For any $Z\in \IR^{n\times k}$ and random variable $\bfX\in \IR^{n\times p}$, we define the population parameters targeted by fitting a GLM with a log link function to predict $X_j$ (draw from $\bfX_j$) using $Z$, with $\gamma_i$ included as offsets, to be

\[(\beta_0(Z,\bfX_j), \beta_1(Z,\bfX_j)) = \argmax_{\alpha_0, \alpha_1} \left( \bbE_{\bfX_{1j}, \ldots, \bfX_{nj}}\left[\sum_{i=1}^n\log\left(p_{\gamma_i\exp(\alpha_0+\alpha_1^TZ_i)}(\bfX_{ij}) \right) \right] \right)\]we say that the $j$-th gene is differentially expressed across a variable $Z$ if $\beta_1(Z,\bfX_j) \neq 0$.

denote the coefficient estimates that result from fitting a GLM with a log link function to predict a realized $X_j$ using $Z$, with the $\gamma_i$ included as offsets, as

\[(\hat\beta_0(Z, X_j), \hat\beta_1(Z, X_j)) = \argmax_{\alpha_0, \alpha_1}\sum_{i=1}^n \log\left(p_{\gamma_i\exp(\alpha_0+\alpha_1^TZ_i)}(X_{ij})\right)\]For the majority of the paper, assume the model

\[X_{ij} \sim_{iid} \text{Poisson}(\gamma_i\Lambda_{ij})\]**double dipping** method: using the same data fro latent variable estimation and differential expression analysis without correcting for this double use.
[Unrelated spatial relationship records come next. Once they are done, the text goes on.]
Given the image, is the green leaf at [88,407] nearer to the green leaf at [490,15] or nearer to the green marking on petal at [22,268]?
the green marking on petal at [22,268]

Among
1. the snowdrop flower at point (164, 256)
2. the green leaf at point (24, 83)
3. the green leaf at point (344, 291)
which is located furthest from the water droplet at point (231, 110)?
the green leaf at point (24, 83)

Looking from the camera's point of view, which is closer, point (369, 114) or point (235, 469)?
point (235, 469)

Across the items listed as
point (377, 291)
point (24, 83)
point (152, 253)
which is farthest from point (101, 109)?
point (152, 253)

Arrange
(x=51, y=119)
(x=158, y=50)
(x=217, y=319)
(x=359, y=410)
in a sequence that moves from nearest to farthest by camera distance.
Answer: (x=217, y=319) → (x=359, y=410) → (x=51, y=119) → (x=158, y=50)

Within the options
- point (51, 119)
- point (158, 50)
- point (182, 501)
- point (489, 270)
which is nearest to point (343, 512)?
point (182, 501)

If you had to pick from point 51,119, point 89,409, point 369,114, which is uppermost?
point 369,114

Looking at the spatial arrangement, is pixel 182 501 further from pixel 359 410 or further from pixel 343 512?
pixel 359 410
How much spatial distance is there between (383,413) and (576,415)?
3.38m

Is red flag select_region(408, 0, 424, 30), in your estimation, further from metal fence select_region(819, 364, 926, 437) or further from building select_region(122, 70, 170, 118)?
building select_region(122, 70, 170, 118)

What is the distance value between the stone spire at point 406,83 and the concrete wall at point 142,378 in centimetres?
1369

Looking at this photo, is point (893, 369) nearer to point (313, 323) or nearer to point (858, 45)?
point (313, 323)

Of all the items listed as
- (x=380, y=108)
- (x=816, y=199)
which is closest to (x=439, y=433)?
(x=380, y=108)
The resulting p-value is

**NB:** $\hat \beta_1(\hat L(X), X_j)$ is drawn from $\hat\beta_1(\hat L(\bfX), \bfX_j)$, not $\hat\beta_1(\hat L(X), \bfX_j)$.

## Count Splitting

For a constant $\epsilon$ with $0 < \epsilon < 1$, draw $\bfX_{ij}^{train}\mid \bfX_{ij} = X_{ij} \sim_{ind.} Binomial(X_{ij}, \epsilon)$, and let $X^{test} = X - X^{train}$.
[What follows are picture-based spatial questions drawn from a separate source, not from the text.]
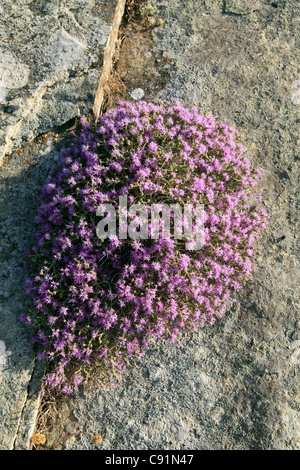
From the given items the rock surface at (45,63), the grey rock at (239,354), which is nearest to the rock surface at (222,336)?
the grey rock at (239,354)

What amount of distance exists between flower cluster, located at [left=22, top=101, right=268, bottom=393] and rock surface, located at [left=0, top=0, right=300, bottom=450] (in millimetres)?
227

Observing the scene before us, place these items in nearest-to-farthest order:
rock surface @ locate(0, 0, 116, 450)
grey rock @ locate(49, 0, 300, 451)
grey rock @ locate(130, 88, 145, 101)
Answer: grey rock @ locate(49, 0, 300, 451) < rock surface @ locate(0, 0, 116, 450) < grey rock @ locate(130, 88, 145, 101)

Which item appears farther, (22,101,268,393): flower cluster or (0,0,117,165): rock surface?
(0,0,117,165): rock surface

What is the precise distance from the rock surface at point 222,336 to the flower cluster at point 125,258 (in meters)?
0.23

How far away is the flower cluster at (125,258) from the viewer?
412cm

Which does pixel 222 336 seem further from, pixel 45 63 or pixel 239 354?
pixel 45 63

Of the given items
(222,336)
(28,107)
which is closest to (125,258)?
(222,336)

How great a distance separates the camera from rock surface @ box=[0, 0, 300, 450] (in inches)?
160

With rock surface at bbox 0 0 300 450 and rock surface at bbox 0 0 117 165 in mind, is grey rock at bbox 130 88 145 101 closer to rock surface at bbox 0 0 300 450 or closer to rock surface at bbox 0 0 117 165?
rock surface at bbox 0 0 300 450

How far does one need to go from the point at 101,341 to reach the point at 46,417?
1056mm

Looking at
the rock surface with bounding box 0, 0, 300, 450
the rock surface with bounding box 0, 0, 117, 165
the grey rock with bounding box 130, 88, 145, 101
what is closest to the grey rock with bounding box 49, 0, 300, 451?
the rock surface with bounding box 0, 0, 300, 450

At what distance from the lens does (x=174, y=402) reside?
4184 millimetres
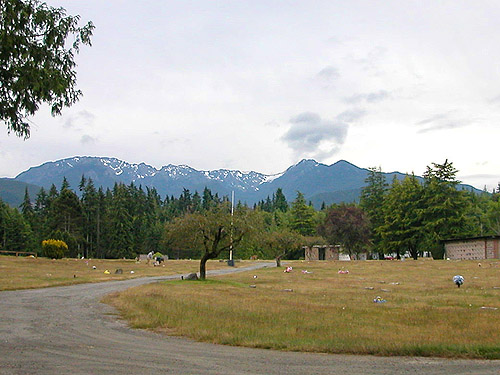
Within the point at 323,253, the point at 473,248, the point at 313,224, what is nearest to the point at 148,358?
the point at 473,248

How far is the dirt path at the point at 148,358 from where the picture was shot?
945cm

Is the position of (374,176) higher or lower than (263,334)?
higher

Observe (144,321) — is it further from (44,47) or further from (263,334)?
(44,47)

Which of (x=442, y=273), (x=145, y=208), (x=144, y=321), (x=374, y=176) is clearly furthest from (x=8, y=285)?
(x=145, y=208)

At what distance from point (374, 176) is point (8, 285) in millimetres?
81623

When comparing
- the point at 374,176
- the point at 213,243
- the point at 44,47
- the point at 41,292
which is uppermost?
the point at 374,176

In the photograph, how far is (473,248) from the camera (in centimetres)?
→ 6097

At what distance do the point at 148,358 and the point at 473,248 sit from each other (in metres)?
58.2

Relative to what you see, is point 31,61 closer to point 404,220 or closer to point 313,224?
point 404,220

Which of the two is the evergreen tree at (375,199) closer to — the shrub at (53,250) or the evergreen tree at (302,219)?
the evergreen tree at (302,219)

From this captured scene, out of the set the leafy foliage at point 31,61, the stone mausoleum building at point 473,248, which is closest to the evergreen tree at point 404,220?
the stone mausoleum building at point 473,248

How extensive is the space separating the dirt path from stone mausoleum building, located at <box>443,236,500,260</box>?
52489mm

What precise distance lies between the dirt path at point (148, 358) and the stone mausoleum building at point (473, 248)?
5249 cm

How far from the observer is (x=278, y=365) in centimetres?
1005
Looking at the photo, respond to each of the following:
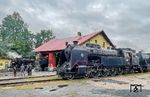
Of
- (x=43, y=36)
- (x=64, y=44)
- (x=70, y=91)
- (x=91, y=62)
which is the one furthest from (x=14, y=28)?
(x=70, y=91)

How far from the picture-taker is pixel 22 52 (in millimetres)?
68125

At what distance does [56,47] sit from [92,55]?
65.0 feet

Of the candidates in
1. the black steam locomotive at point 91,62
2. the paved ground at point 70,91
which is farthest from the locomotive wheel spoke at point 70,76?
the paved ground at point 70,91

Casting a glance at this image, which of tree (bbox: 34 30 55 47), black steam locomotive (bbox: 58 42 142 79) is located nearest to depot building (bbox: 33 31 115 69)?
black steam locomotive (bbox: 58 42 142 79)

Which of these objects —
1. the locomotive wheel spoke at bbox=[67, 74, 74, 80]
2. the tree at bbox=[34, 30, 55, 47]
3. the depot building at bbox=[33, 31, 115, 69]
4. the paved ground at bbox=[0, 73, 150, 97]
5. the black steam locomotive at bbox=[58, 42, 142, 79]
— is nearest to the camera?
the paved ground at bbox=[0, 73, 150, 97]

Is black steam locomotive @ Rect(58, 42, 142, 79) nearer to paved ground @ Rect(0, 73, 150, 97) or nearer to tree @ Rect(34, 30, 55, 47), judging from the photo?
paved ground @ Rect(0, 73, 150, 97)

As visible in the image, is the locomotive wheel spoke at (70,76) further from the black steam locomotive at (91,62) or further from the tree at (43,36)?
the tree at (43,36)

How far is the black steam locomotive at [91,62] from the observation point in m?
26.1

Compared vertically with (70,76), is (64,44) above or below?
above

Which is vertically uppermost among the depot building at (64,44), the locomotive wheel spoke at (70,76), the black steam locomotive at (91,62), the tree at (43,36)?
the tree at (43,36)

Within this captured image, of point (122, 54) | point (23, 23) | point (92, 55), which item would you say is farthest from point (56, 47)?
point (23, 23)

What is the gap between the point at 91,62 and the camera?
28.5 m

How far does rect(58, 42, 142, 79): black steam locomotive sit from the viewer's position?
26094 mm

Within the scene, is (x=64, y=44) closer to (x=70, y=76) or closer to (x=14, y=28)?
(x=70, y=76)
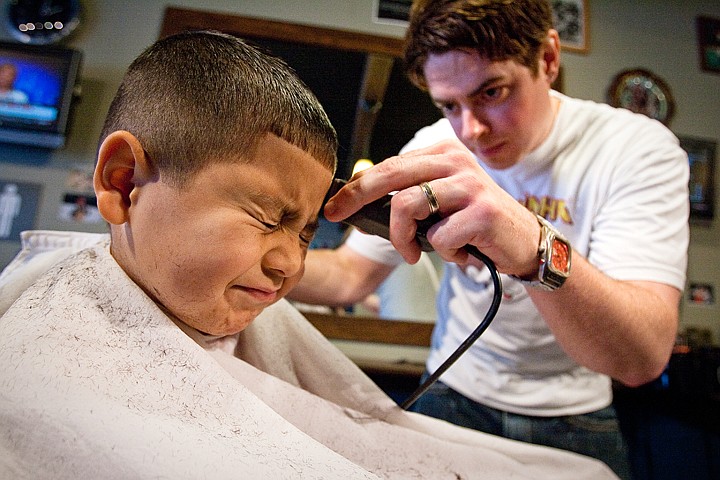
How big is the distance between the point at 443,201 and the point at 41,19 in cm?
234

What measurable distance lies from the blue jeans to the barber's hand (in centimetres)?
63

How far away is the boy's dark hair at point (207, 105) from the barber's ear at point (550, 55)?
0.85 m

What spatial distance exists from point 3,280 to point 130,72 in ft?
1.34

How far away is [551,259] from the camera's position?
0.87 meters

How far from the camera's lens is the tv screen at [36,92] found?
2.15 metres

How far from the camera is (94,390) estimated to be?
540 millimetres

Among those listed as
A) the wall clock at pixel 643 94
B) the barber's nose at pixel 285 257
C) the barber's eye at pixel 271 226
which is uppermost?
the wall clock at pixel 643 94

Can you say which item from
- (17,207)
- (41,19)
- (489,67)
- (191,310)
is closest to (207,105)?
(191,310)

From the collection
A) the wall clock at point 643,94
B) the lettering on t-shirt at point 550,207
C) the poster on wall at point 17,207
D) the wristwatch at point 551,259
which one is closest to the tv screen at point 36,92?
the poster on wall at point 17,207

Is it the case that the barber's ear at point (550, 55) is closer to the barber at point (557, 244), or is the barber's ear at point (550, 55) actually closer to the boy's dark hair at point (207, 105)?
the barber at point (557, 244)

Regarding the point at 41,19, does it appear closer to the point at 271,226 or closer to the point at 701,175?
the point at 271,226

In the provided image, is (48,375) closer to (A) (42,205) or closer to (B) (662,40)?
(A) (42,205)

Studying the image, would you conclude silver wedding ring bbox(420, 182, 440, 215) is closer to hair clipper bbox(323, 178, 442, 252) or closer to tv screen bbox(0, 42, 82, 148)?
hair clipper bbox(323, 178, 442, 252)

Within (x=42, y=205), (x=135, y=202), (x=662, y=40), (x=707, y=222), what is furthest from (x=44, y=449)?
(x=662, y=40)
If $\bfX_{ij}\sim Poisson(\gamma_i\Lambda_{ij})$, then $\bfX_{ij}^{train}$ and $\bfX_{ij}^{test}$ are independent. Furthermore, $\bfX_{ij}^{train}\sim Poisson(\epsilon \gamma_i\Lambda_{ij})$ and $X_{ij}^{test}\sim Poisson((1-\epsilon)\gamma_i\Lambda_{ij})$.

The parameter $\epsilon$ governs a tradeoff between the information available for estimating $L$ and the information available for carrying out inference.

If $\bfX_{ij} \sim Poisson(\gamma_i\Lambda_{ij})$, then $Cor(\bfX_{ij}, \bfX_{ij}^{train})=\sqrt{\epsilon}$.

Thus, as $\epsilon$ decreases, $\hat L(X^{train})$ and $\hat L(X)$ to look similar. This is a drawback, as scientists would ideally like to estimate $L$ using all of the data. However, as $\epsilon$ increases, the power to reject false null hypotheses decreases.

If $\bfX_{ij}\sim_{ind} Poisson(\gamma_i\exp(\beta_{0j}+\beta_{1j}L_i))$. Then $Var(\hat \beta_1(L, \bfX_j^{test}))\approx \frac{1}{1-\epsilon}\Var(\hat\beta_1(L, \bfX_j))$.

In the ideal setting where $\hat L(X^{train})=L$ and $L\in \IR^{n\times 1}$ for simplicity, using $\bfX_j^{test}$ rather than $\bfX_j$ as the response inflates the variance of the estimated coefficient by a factor of $1/(1-\epsilon)$.